• **RAW DATA**
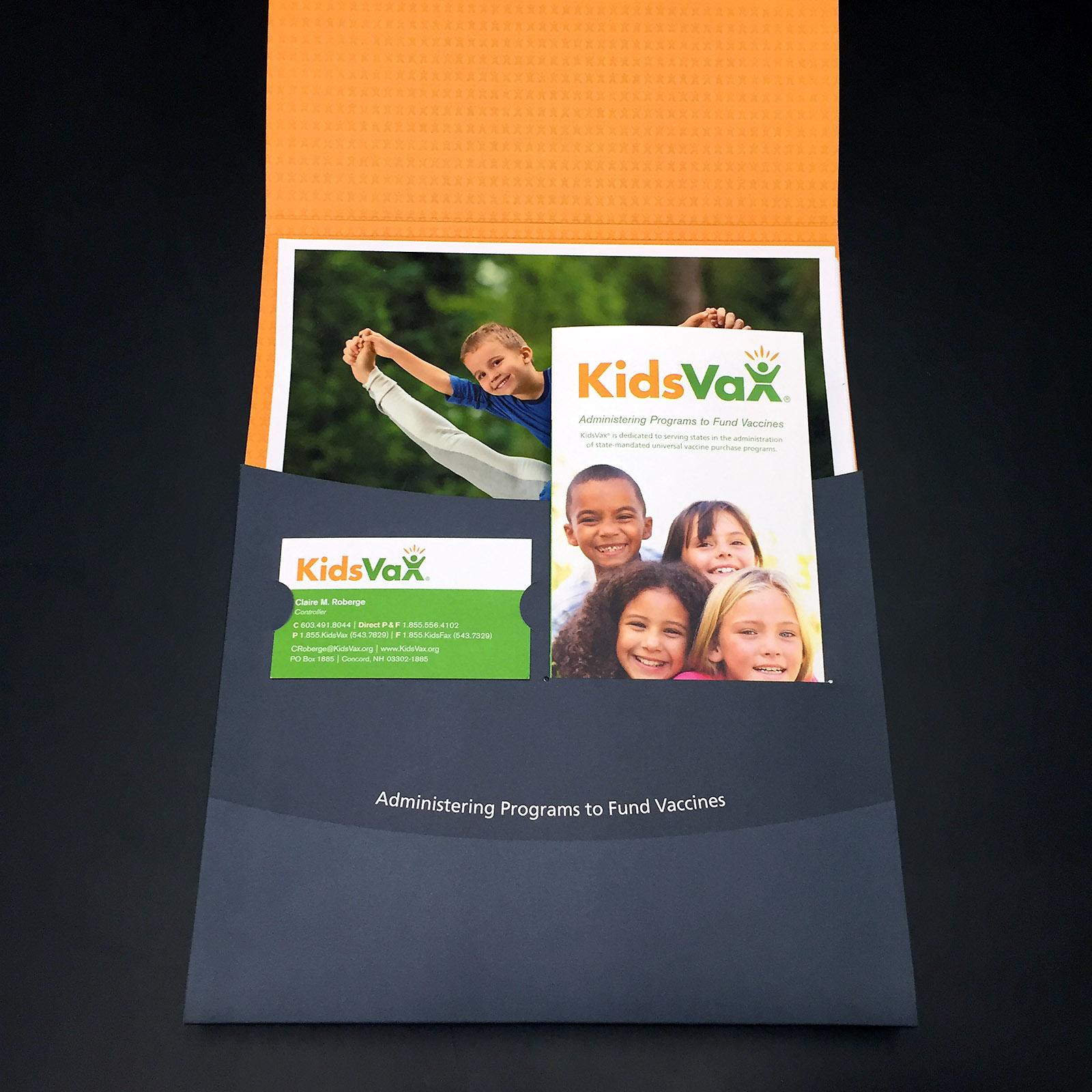 KidsVaxFolderBlog4.jpg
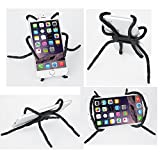 Whellen Universal Multi-Function Portable Spider Flexible Grip Holder for iPhone XS/XR/6s/7/8 Plus, Samsung Galaxy S8/S9/Edge/Plus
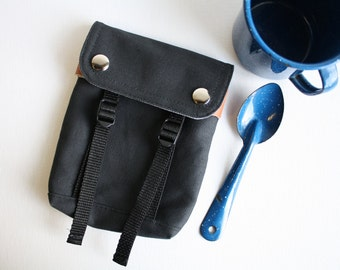 Belt Loop Snap Pouch  - Charcoal + smokey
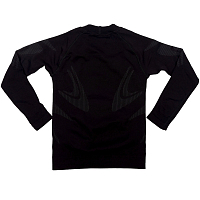 BODY DRY KIDS LONG SLEEVE SHIRT BLACK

• **WORK ITEM**
Print the preceding material over again exactly. Please leave the pictures out.

• **EXERCISE OUTPUT**
 KidsVaxFolderBlog4.jpg
 Whellen Universal Multi-Function Portable Spider Flexible Grip Holder for iPhone XS/XR/6s/7/8 Plus, Samsung Galaxy S8/S9/Edge/Plus
 Belt Loop Snap Pouch  - Charcoal + smokey
 BODY DRY KIDS LONG SLEEVE SHIRT BLACK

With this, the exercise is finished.